Hey vLLM team. Congratulations on the new release! Was looking forward to it for quite some time (was using torch 2.8 for our RL trainer so needed 2 venvs, one running torch 2.7 until the new release).
However, it seems that upgrading to the new version is yielding worse reward curves in our CI.
I was wondering if you guys have any ideas as to why this could be the case? Our suspicion right now is that there were significant changes to the sampler.
Previously, we patched around the old exporting logprobs logic with a custom sampler that exported them after temperature scaling. It seems that this isn’t needed in version 0.10.2 with the logic now changed to export the processed logprobs in the topktopp sampler class after temperature scaling and truncation filtering (topk, topp). I think the change in reward is unrelated to the new logprobs being after topktopp filtering as modifying the code to export the logprobs before that didnt seem to make a difference to the reward curves.
If you guys would like to repro, you can run uv run pytest tests/integration/test_rl.py -m gpu in the main branch and the PR branch up-vllm-version in prime-rl. This should take ~6m on 2x3090 and ~5m on 2 xH100. The test will export to ur wandb with the project ci-reverse-text-rl-local.
It seems likely that the reward degradation after upgrading vLLM is related to changes in how logprobs are computed and exported in the new version. According to the discussion in PrimeIntellect-ai/prime-rl#919, vLLM 0.10.2 now exports processed logprobs after temperature scaling and top-k/top-p filtering, which aligns with your previous custom patch. However, your experiments suggest that exporting logprobs before or after top-k/top-p filtering does not explain the reward drop, so the root cause may lie elsewhere in the sampler or numerical differences in logprob computation.
My understanding is that vLLM logprobs can vary due to numerical instability or batching differences, especially after major changes to the sampler or logprob export logic. This is supported by reports of logprob instability and numerical differences in vLLM compared to HuggingFace Transformers, which can affect RL reward scaling and convergence (discuss.vllm.ai: numerical difference between vllm logprobs and huggingface logprobs). You may want to check for subtle changes in logprob values, sampling order, or batch handling between versions, as these can impact RL reward curves even if the logprob export location is unchanged.
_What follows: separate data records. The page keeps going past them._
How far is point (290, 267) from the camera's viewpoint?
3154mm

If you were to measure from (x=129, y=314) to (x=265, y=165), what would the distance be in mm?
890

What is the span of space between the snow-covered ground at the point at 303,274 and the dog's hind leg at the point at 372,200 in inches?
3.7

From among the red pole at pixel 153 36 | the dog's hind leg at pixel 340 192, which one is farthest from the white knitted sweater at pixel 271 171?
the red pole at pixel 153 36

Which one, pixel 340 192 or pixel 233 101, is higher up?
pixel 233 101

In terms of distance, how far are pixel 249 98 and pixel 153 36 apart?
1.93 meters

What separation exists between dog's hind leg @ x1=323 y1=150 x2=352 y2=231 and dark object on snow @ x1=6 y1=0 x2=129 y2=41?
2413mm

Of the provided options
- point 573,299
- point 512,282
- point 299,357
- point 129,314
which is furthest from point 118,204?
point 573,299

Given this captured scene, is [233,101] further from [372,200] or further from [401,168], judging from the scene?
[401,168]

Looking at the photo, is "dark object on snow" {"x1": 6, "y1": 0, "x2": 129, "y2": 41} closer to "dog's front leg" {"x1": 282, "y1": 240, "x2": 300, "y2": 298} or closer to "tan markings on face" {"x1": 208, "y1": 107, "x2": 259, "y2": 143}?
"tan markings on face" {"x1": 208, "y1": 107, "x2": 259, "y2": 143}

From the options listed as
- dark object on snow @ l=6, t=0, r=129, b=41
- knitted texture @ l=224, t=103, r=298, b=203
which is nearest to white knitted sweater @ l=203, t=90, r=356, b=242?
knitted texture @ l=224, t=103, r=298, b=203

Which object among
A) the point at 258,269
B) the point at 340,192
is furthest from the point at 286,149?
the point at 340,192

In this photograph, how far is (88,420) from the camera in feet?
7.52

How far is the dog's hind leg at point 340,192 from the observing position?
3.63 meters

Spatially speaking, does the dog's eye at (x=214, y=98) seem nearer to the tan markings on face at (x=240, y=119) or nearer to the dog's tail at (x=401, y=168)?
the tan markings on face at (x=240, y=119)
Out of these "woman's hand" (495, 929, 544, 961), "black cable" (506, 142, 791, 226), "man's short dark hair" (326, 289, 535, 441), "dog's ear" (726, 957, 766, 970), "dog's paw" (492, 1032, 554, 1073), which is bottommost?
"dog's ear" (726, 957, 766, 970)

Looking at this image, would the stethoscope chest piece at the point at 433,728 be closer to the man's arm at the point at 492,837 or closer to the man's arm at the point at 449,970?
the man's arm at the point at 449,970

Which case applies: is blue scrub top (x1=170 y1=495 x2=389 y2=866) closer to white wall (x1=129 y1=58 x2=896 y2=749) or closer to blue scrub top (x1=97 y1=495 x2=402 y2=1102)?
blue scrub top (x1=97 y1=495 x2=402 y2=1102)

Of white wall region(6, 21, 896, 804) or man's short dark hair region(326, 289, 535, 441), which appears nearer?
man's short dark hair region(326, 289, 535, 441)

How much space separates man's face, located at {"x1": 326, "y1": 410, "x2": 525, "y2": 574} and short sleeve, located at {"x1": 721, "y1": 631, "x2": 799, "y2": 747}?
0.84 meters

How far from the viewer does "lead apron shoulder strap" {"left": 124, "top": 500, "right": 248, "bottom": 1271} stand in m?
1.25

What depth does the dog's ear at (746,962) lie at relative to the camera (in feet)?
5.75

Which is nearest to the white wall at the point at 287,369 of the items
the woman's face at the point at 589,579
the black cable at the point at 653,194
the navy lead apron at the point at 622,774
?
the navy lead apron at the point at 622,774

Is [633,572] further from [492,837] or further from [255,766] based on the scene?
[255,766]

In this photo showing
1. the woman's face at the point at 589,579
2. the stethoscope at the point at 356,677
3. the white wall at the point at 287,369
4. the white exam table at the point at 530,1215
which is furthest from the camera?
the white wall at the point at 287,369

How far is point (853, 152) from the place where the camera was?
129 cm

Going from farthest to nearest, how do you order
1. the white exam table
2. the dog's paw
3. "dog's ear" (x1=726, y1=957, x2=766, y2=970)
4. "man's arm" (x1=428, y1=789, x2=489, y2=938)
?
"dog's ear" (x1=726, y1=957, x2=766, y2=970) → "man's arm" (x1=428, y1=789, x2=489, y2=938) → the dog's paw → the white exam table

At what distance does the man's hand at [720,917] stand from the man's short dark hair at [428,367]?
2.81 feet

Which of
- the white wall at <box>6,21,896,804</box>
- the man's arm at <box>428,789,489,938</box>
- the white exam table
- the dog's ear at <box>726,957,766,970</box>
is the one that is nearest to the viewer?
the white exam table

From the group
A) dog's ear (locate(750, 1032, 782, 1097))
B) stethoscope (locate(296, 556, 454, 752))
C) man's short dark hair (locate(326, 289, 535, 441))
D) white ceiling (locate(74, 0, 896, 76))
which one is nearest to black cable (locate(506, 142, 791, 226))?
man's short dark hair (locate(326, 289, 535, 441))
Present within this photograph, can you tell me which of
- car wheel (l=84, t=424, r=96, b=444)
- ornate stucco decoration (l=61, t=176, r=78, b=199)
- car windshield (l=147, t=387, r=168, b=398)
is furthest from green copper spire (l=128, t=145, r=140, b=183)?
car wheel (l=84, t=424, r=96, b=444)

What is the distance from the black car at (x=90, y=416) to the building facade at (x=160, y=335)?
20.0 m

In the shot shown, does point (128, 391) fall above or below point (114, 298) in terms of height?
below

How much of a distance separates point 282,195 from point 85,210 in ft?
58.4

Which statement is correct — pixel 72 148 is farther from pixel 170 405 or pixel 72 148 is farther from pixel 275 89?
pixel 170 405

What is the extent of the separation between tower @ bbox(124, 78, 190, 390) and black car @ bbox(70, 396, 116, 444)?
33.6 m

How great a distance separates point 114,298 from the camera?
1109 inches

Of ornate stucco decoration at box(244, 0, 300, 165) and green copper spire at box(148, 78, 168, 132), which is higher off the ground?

Would you like a step-by-step breakdown of how to compare logprobs and sampler behavior between vLLM versions to help isolate the cause?
Yes, the PR changes the definition of “processed logprobs.” In vLLM 0.10.2, “processed logprobs” are now computed after applying all logit processors, including temperature, penalties, and top-k/top-p filtering, rather than at an earlier stage. This change can affect downstream RL reward calculations, as the logprobs now reflect the final sampling distribution, not just temperature-scaled logits (see comment).
If your RL pipeline expects logprobs before certain processors, this semantic shift could impact reward scaling and convergence. Would you like a detailed breakdown of the logprobs computation order in the new vLLM version?
The extra argmax_invariant and topptopk dont seem to be the cause of the issue. I tried to export the logprobs right after the temp scaling and obtained the same reward curve.
Modification to the sampler to make export happen right after temp scaling:
Reward curve is similar to the original PR which bumped the version:
Your experiment confirms that exporting logprobs immediately after temperature scaling (before argmax_invariant and topk/topp) yields reward curves nearly identical to exporting after all processing steps. This suggests that the extra argmax_invariant and topk/topp steps are not the cause of the observed reward differences between vLLM versions (see your comment).
The reward curve similarity indicates that the main source of change is likely elsewhere—possibly in subtle numerical or sampler logic differences introduced by the vLLM upgrade, not in the logprob export location. Would you like a step-by-step guide to further isolate the source of the reward curve change?
Ah this turned out to be an issue with our trainer in the checkpoint loading logic we use for torch 2.8 and was unrelated to the vLLM version bump. Sorry for the false alarm guys.
Commenting out the bad checkpoint loading logic fixes the rewards
Thanks for the update! Since the reward curves are now similar across all configurations and the issue was traced to your trainer’s checkpoint loading logic (not the vLLM version), there is no vLLM-related problem here. Commenting out the problematic checkpoint logic resolves the reward discrepancy, as shown in your attached graphs.
If you need further help with vLLM or RL integration, let me know!